The MART Gallery curators Matthew Nevin & Ciara Scanlan are delighted to invite you to the preview ofActivating Pangea: Destroy These Walls at 6pm on July 8th at Arena 1 Gallery, Santa Monica LA.
Featuring new work from leading Irish contemporary visual artists, including live performances on the night by Cindy Rehm, Terence Erraught, Katherine Nolan, Thinh Nguyen, Meital Yaniv.
For the 3rd exhibition in the Activating Pangea series Destroy These Walls, curators Matthew Nevin & Ciara Scanlan ofThe MART Gallery Dublin Ireland, have curated a selection of artists to work under the parameters of risk, political agitation and ephemerality. Highlighting this impermanence any of the artworks which are not sold during the exhibition will be destroyed after closing. By encouraging participating artists to explore and reinvent material, technologies and methodologies, the curators have pushed for work that can provoke the limitations of the gallery environment, producing powerful, informative and experimental new work.
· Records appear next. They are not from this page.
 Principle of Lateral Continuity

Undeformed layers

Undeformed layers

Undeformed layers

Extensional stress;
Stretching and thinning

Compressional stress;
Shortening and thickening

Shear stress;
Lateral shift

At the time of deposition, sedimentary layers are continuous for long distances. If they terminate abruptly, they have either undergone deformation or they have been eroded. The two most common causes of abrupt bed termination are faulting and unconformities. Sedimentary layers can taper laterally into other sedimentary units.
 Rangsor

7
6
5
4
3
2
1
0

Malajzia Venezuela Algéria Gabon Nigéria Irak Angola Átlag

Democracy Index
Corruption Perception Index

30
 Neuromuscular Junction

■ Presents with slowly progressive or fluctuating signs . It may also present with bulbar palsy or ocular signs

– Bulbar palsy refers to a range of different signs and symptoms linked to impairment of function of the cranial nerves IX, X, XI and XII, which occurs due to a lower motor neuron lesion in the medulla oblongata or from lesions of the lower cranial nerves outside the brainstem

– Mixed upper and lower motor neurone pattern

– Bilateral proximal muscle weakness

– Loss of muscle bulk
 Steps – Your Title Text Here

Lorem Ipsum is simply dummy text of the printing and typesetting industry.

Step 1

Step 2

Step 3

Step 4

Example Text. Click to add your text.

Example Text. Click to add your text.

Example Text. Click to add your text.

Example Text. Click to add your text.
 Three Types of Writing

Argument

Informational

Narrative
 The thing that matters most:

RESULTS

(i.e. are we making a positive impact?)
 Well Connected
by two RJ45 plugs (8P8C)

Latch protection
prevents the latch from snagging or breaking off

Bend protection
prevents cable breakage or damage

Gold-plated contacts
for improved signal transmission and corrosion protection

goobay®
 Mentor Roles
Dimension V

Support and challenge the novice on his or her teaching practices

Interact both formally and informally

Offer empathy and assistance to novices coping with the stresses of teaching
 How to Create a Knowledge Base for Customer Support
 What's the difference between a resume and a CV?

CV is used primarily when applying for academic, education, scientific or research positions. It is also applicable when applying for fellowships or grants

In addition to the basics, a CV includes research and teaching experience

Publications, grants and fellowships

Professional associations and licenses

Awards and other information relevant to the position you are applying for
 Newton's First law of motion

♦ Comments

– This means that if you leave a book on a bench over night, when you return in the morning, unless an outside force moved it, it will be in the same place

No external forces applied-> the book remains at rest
The curators encouraged the artists to be reactionary and politically engaged in their approach to their practice and tease out new radical ways of viewing and perceiving their art works. “There is something real in the illusion, more real than in the reality behind it” – Slavoj Žižek. This illusion acts as the power of the artist to present a world through an altered focus, to show the viewer aspects of the world that are warped and exposed. The artist – often working as the mirror for society – creates new dialogues that challenge conventional views on politics and culture, pushing for examination on our preconceived expectations of what contemporary art is and what relevance it has for the society we live in.
James L Hayes draws upon the material residues and traces of history, with interest in sites that possess a specific or significant history. Katherine Nolan explores tensions between the experiential and spectacular body. Margaret O’Brien’s work inhabits critical spaces of failure, malfunction, and slippage, and is explored through relationships between artist’s research, practice and outcome. Steven Maybury appropriates found and sourced materials to be re-contextualised, and looks to defuse our obsession with archiving, security, permanency and preservation. Terence Erraught’ practice encompasses predominantly digital video, video installation and performative events with areas of exploration which include humour, everyday absurdities, site specific engagement and the incorporation of domestic objects.